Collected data

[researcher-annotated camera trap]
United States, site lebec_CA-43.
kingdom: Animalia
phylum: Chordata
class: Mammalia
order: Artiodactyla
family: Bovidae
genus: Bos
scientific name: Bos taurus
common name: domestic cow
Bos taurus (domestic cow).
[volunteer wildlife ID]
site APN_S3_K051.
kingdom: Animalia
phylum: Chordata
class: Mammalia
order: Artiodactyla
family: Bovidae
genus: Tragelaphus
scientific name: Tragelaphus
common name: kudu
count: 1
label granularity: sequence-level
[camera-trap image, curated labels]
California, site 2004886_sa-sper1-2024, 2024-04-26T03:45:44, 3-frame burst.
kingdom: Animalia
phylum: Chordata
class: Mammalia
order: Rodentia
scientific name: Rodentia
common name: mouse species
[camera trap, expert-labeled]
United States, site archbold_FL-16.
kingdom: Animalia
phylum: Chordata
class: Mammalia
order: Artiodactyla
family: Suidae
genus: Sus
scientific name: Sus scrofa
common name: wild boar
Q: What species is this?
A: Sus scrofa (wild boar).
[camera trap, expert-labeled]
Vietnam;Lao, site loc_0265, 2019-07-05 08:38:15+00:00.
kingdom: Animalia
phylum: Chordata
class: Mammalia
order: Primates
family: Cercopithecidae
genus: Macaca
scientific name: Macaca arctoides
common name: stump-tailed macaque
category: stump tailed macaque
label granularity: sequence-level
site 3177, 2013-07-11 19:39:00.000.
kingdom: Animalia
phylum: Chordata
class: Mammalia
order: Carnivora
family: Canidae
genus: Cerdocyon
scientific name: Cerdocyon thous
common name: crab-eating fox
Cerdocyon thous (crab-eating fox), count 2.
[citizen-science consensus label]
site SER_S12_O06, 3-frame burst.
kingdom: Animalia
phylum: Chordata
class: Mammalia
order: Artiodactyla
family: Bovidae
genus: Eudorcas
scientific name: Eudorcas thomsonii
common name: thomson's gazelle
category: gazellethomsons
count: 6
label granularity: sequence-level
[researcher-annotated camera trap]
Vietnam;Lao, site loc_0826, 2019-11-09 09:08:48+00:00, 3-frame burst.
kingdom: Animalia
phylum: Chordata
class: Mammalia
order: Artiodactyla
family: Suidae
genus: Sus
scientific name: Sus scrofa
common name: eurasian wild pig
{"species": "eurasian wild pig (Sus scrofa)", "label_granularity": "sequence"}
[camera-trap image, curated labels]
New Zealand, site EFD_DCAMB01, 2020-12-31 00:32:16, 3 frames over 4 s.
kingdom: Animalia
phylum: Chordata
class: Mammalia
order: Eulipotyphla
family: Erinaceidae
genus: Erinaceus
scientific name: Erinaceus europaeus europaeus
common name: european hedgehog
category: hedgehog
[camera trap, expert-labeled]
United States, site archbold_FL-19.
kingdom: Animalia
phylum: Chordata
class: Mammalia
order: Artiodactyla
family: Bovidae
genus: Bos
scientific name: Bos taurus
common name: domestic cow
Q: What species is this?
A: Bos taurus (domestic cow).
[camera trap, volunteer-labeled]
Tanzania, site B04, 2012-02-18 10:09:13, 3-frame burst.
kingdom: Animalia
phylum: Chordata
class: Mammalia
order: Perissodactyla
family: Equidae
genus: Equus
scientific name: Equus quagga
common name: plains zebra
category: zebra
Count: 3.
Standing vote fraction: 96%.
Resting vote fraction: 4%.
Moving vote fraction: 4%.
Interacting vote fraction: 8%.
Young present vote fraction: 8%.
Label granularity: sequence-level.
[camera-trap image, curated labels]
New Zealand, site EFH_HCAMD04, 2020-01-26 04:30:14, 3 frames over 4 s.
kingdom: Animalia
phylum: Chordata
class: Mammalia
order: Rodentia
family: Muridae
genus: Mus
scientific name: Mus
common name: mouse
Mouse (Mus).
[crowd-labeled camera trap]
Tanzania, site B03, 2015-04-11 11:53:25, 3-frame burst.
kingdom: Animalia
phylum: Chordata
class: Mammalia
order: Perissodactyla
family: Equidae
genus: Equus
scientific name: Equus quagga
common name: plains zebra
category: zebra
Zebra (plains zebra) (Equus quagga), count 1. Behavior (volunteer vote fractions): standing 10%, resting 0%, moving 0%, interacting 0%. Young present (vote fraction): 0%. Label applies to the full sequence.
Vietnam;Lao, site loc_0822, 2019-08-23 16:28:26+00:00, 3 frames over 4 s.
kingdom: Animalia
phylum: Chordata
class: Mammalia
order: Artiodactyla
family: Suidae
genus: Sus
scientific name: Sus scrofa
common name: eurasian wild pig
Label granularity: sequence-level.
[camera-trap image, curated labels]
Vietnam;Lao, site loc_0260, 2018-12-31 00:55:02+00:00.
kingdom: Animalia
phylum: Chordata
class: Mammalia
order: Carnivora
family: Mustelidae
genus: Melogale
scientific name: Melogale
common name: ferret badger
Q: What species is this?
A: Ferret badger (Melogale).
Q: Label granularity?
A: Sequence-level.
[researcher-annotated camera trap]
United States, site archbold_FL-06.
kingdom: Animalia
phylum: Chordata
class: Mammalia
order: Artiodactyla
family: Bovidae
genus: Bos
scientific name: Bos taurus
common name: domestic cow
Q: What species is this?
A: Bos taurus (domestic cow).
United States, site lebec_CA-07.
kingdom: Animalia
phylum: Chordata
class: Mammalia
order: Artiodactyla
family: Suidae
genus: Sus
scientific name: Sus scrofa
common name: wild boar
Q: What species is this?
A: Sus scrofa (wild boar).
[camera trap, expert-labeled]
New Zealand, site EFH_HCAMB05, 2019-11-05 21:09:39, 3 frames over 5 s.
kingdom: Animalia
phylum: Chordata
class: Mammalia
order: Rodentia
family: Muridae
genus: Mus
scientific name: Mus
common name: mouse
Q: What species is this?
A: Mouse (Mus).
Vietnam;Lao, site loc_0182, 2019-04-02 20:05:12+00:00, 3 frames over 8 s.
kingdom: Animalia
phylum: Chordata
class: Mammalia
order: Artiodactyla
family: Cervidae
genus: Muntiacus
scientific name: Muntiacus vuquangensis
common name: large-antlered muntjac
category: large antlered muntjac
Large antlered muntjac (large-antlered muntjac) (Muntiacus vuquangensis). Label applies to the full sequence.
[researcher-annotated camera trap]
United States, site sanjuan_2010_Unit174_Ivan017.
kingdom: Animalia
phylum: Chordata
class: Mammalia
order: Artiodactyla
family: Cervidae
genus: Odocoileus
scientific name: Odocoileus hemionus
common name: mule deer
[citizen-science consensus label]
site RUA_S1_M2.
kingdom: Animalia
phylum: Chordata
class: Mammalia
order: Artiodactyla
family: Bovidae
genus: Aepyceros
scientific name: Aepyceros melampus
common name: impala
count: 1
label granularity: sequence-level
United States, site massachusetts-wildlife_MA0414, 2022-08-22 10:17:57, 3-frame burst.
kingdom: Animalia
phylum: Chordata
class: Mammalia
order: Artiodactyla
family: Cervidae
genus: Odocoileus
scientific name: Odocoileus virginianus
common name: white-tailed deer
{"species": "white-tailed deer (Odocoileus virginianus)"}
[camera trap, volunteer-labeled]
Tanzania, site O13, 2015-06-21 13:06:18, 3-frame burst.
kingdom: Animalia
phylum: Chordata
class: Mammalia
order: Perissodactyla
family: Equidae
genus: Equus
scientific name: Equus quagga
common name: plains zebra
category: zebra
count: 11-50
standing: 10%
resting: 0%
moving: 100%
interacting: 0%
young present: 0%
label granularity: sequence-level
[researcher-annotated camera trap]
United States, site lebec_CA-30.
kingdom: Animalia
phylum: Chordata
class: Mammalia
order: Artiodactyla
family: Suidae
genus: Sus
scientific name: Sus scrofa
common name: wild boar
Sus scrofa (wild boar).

TASK DESCRIPTION.
Where a line in the records above includes the string "States", show it.

ANSWER BOX.
United States, site lebec_CA-43.
United States, site archbold_FL-16.
United States, site archbold_FL-19.
United States, site archbold_FL-06.
United States, site lebec_CA-07.
United States, site sanjuan_2010_Unit174_Ivan017.
United States, site massachusetts-wildlife_MA0414, 2022-08-22 10:17:57, 3-frame burst.
United States, site lebec_CA-30.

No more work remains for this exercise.